Earlier this year, The European Society of Cardiology, published new European Guidelines on cardiovascular disease prevention in clinical practice. These are the key messages concerning blood lipids:
- Increased plasma cholesterol and LDL-C are among the main risk factors for cardiovascular disease.
- Hypertriglyceridaemia and low HDL cholesterol are independent cardiovascular risk factors.
- Statin therapy has a beneficial effect on atherosclerotic cardiovascular outcomes.
According to these recent guidelines, the indication for statin therapy in primary prevention depends on the patient’s total risk for cardiovascular events. Such a risk assessment is generally based on the blood levels of cholesterol and presence or absence of other risk factors, sch as smoking and high blood pressure. “Cholesterol lowering therapy depends on initial levels of risk: the higher the risk, the greater the benefit. There are no differences in beneficial effects of cholesterol lowering between men and women and between younger and older age groups, even individuals 75 years of age, although the benefits in healthy women are not proven.”
However, despite indicating an uncertainty about women, no distinction is made in the guidelines, between treatment recommendations for men and women. A 2004 analysis of thirteen studies showed that for women without CVD, lipid lowering does not affect total or CHD mortality. “Lipid lowering may reduce CHD events, but current evidence is insufficient to determine this conclusively. For women with known cardiovascular disease, treatment of hyperlipidemia is effective in reducing CHD events, CHD mortality, nonfatal myocardial infarction, and revascularization, but it does not affect total mortality”.
Finally, let me touch en the health-economic angle. Bear with me because my knowledge of economics is less than basic. Some studies have indicated that statin therapy in low risk patients is not cost effective. However, the results of the recent metaanalysis, published in the Lancet, have been used to argument that treatment of low risk patients may indeed be cost effective.

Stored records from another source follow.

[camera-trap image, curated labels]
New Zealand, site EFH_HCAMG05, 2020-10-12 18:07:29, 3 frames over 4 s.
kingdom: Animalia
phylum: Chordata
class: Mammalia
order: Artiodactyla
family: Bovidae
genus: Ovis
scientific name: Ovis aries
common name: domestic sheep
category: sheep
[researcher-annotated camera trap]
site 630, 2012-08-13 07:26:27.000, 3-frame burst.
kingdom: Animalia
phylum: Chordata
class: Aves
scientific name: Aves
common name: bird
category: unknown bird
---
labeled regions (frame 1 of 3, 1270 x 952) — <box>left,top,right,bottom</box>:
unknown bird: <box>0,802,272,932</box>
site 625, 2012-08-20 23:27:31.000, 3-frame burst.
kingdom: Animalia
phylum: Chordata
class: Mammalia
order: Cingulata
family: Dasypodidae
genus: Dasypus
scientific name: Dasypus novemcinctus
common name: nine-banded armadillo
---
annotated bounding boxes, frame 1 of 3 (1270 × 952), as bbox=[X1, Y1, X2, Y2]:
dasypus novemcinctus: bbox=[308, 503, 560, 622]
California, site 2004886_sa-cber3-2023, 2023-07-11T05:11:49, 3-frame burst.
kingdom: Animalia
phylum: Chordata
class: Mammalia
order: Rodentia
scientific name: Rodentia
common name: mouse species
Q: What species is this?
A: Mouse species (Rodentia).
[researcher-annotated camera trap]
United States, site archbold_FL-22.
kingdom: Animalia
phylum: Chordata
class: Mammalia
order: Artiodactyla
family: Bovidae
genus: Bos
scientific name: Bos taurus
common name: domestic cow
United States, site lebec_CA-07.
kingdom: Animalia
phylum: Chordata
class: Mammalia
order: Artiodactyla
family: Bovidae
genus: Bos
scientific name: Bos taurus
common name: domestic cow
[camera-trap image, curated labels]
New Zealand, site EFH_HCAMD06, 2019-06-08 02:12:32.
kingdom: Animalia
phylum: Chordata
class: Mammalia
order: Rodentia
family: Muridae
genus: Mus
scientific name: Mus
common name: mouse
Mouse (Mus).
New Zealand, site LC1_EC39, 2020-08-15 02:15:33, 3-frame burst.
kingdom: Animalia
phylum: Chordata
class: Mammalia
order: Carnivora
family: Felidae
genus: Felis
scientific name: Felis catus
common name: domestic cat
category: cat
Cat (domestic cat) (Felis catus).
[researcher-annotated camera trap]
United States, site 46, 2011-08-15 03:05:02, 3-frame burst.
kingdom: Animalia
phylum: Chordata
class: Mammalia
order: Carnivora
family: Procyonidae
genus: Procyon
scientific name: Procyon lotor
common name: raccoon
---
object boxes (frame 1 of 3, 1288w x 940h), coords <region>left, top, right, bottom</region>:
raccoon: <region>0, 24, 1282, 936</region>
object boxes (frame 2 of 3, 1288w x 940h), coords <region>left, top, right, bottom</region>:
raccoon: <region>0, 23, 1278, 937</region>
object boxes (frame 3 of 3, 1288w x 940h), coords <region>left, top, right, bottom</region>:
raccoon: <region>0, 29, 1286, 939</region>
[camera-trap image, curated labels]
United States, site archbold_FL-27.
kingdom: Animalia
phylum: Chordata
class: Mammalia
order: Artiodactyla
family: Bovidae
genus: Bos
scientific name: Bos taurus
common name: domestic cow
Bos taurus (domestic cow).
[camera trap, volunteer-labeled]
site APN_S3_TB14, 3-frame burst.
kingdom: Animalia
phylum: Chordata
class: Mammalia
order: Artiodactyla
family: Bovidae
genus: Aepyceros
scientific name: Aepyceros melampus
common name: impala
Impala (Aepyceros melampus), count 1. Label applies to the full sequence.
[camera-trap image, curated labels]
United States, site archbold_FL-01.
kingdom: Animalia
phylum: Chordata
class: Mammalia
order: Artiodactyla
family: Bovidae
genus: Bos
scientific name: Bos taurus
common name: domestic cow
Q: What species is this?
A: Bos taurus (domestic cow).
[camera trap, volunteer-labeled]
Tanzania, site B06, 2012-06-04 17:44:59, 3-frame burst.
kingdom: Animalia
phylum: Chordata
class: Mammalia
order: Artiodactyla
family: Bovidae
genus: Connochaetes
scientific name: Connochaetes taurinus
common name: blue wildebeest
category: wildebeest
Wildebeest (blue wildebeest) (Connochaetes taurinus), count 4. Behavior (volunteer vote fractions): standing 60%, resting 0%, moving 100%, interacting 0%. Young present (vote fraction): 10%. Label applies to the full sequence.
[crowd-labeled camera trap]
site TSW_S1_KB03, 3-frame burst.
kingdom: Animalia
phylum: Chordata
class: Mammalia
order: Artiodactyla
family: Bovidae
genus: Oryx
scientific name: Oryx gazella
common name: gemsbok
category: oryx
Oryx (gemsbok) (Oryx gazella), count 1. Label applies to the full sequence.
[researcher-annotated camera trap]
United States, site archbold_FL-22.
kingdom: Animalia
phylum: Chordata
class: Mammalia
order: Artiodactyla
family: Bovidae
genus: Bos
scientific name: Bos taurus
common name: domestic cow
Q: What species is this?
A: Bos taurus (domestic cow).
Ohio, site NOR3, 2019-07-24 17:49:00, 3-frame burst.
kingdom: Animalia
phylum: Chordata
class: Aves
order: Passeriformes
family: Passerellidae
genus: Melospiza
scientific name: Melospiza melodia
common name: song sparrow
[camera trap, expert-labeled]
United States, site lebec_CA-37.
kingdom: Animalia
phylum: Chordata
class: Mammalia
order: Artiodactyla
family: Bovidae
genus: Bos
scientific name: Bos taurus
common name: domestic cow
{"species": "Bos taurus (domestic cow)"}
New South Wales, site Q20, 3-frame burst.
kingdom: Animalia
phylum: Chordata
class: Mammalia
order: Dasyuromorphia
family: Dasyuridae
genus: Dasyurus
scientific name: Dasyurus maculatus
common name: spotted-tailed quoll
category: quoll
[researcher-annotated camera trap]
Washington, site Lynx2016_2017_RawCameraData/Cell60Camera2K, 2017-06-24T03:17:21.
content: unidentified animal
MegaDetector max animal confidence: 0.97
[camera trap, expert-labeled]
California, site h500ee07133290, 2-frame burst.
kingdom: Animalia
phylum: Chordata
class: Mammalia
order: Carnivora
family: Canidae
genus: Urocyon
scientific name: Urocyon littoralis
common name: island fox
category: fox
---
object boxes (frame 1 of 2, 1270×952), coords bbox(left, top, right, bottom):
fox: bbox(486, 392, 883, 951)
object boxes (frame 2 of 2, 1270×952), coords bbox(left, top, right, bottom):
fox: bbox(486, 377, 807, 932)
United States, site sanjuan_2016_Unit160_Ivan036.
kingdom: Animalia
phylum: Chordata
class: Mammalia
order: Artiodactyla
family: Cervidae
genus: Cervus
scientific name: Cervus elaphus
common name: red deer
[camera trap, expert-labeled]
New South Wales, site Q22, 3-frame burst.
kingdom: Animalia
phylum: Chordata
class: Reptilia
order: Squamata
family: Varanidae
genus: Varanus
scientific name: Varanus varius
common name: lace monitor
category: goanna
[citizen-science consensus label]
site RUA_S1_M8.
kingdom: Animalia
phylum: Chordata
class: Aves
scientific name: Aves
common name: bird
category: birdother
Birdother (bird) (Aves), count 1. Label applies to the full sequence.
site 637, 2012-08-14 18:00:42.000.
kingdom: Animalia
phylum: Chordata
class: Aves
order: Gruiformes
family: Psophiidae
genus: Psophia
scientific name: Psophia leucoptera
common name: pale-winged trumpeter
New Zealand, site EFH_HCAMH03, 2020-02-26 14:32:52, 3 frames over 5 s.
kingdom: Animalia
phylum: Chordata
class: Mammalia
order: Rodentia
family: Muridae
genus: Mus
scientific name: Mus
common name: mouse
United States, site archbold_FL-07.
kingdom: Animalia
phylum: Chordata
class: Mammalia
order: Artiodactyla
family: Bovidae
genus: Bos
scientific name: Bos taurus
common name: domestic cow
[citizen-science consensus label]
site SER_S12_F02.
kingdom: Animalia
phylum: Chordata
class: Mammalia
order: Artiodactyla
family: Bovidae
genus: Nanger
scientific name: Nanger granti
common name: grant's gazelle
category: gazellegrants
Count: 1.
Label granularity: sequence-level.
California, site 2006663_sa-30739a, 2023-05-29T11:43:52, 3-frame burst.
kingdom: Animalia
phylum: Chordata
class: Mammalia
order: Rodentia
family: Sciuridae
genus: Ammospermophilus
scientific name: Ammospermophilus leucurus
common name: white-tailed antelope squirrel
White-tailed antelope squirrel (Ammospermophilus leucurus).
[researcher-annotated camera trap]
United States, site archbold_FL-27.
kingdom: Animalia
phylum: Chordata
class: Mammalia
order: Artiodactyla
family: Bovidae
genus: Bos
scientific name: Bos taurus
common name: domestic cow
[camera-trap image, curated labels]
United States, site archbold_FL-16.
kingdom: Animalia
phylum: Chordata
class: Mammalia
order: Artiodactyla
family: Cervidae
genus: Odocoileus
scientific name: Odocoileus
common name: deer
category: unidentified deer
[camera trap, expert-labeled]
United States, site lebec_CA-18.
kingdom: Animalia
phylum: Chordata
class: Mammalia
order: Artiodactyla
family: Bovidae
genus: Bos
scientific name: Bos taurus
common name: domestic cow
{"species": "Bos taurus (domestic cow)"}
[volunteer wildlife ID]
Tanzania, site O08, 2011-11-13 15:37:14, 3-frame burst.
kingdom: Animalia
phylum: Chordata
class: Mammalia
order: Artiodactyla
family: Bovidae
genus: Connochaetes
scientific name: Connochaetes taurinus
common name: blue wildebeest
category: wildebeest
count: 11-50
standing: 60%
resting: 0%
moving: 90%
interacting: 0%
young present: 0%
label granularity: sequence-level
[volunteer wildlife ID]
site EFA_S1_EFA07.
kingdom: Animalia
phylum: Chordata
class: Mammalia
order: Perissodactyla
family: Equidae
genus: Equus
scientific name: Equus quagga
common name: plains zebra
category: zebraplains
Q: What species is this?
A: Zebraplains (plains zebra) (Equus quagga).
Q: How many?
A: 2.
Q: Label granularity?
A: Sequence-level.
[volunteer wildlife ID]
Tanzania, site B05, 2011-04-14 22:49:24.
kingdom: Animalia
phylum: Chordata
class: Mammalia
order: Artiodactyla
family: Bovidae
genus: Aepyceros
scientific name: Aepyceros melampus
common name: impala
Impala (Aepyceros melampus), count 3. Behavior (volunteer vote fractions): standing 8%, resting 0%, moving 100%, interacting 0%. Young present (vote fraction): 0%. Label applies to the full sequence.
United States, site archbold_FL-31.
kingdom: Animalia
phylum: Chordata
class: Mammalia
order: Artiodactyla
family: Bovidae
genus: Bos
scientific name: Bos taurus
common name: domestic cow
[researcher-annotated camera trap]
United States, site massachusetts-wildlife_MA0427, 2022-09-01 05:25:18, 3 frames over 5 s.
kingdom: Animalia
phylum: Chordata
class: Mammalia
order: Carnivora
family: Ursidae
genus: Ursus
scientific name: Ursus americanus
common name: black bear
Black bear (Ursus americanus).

Let me quote Professor Baigent again: “It is not just about treating raised cholesterol after middle-age. The benefits of statins in people who are currently healthy, but are for some reason at increased risk of a heart attack or stroke, are substantial, and much greater than any of the known risks. People who are at increased risk, perhaps because they are overweight, or smoke, or have high blood pressure, would be better off with lower cholesterol, even if their cholesterol is not considered to be particularly high. The routine use of statins would lead to 10,000 fewer heart attacks and strokes a year, including 2,000 fewer deaths in the UK. The small cost of the drugs would be outweighed by NHS savings due to the reduced number of heart attacks and strokes”.
Somehow, the idea of using drugs to to counter the effects of smoking, unhealthy eating and lack of exercise, does not appeal to me. Furthermore, forcing people to take drugs in order to reduce health costs seems odd, to say the least. If health authorities want to spend money on prevention, they might as well use them to promote healthy lifestyle and educate people about risk factors, lifestyle, nutrition, healthy and unhealthy foods. Such an approach, however, would have to start already in childhood.
A positive reward system sometimes works well, at least in dog training. Maybe, instead of forcing low risk individuals to take statins, authorities could reward them for not smoking and staying away from obesity. A regular visit with a nurse, once a month, where you would have to prove that your weight has not gone up, and that you have not smoked. If you are approved, you will get your monthly pay-check. Just an idea!